Task description.
Please rewrite the paragraph of the code review excerpt below that begins "Is there a particular reason you reordered the" in fewer words, keeping its main points.

Text extract.
· · · ·

Is there a particular reason you reordered the

  "See \"git help submodule\" for more information.\n"

line? I personally like it at the end, and if a user is already used to
looking for it at the end, they can keep looking there.

> -static void check_embedded_repo(const char *path)
> +static int check_embedded_repo(const char *path)
>  {
> +	int ret = 0;
>  	struct strbuf name = STRBUF_INIT;
>  	static int adviced_on_embedded_repo = 0;
>  
> -	if (!warn_on_embedded_repo)
> -		return;
> +	if (allow_embedded_repo)
> +		goto cleanup;
>  	if (!ends_with(path, "/"))

· · · ·

Dataset excerpt.
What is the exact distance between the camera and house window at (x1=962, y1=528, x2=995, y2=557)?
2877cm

· · · ·

Exercise response.
Why was the "See \"git help submodule\" for more information.\n" line moved? The writer prefers it at the end, where users who already look for it there can keep finding it.